- Aim of the exercise:
Extract every line of the listing below verbatim, leaving out the pictures.
-- -- --
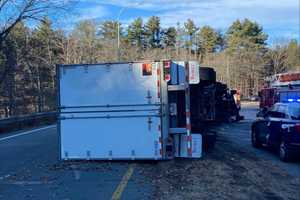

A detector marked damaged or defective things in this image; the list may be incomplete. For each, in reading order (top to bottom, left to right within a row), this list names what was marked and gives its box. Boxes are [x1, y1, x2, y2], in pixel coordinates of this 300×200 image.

broken cargo door [58, 62, 162, 159]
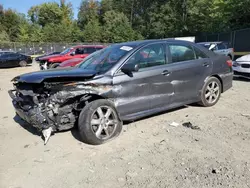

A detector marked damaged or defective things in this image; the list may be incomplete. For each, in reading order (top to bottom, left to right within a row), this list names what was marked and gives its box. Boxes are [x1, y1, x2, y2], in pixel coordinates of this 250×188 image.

shattered windshield [79, 44, 135, 73]
crushed hood [12, 67, 97, 83]
damaged sedan [8, 39, 233, 145]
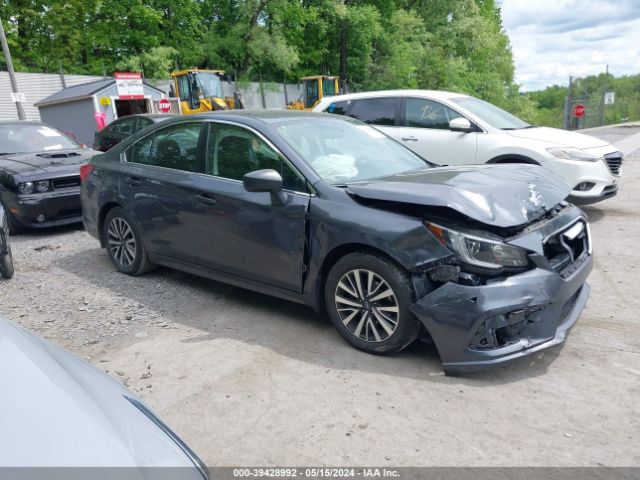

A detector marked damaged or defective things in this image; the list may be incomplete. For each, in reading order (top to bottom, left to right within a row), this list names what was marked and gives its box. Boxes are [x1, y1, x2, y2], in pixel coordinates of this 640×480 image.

crushed front bumper [4, 188, 82, 229]
damaged hood [344, 164, 568, 228]
damaged gray sedan [81, 111, 596, 376]
cracked headlight [424, 222, 528, 270]
crushed front bumper [412, 211, 592, 376]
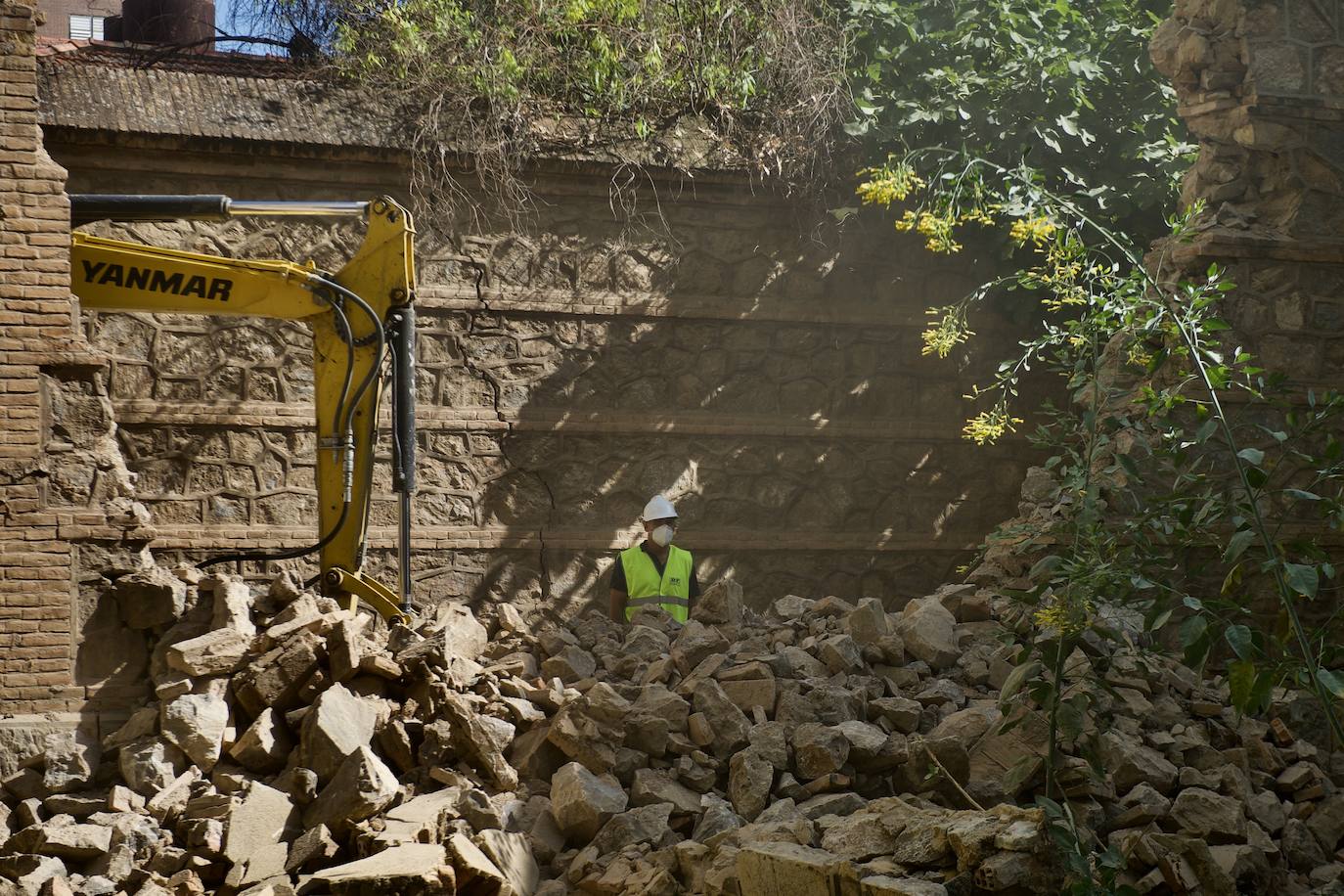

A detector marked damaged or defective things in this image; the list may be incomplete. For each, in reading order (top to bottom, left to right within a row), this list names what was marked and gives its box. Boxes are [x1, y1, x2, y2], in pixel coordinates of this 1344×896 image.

crack in wall [451, 253, 556, 602]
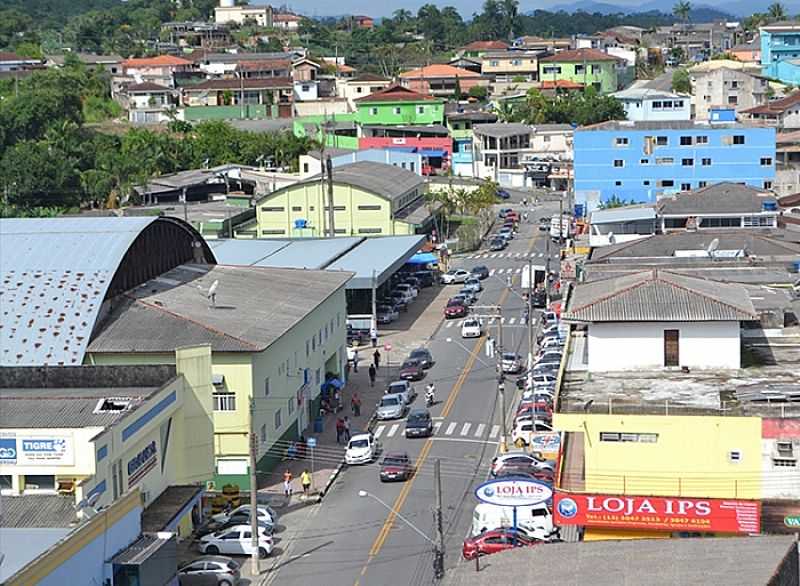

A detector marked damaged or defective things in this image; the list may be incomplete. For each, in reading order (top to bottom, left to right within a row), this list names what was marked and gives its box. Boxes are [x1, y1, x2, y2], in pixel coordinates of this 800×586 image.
-- -- --
- Exercise output:
A detector marked damaged or defective things in this image; the list may be incomplete. For each, in reading order (top to bottom, left to right within a row), this list names what was marked and gives its box. Boxes are [x1, y1, x2, y2], in pixel coordinates of this 300×200 image.

broken cargo door [58, 62, 162, 159]

A detector marked damaged or defective things in this image; the list may be incomplete. For each, in reading order (top to bottom, left to right within a row), this list names what was marked and gives its box. Boxes are [x1, y1, x2, y2], in pixel coordinates of this 250×188 image.

shattered windshield [79, 44, 135, 73]
crushed hood [12, 67, 97, 83]
damaged sedan [8, 39, 233, 145]

A detector marked damaged or defective things in this image; the list may be incomplete. For each, in reading order (top to bottom, left to right within a row), this list names what was marked and gives its box. Boxes are [x1, y1, x2, y2], in pixel coordinates of this 640×480 image.

crushed front bumper [4, 188, 82, 229]
damaged hood [344, 164, 568, 228]
damaged gray sedan [81, 111, 596, 376]
cracked headlight [424, 222, 528, 270]
crushed front bumper [412, 211, 592, 376]

A detector marked damaged or defective things in this image; the list may be incomplete. For each, in reading order (top to bottom, left to right within a row), this list names what was marked and gives its box. Boxes are [x1, y1, x2, y2], in pixel coordinates of this 1344×896 image.

crack in wall [451, 253, 556, 602]

A detector marked damaged or defective things in this image; the list may be incomplete. For each, in reading order (top to bottom, left to right within a row), this list names what was marked and gives its box. Boxes are [x1, y1, x2, y2], in pixel coordinates of this 800×586 image.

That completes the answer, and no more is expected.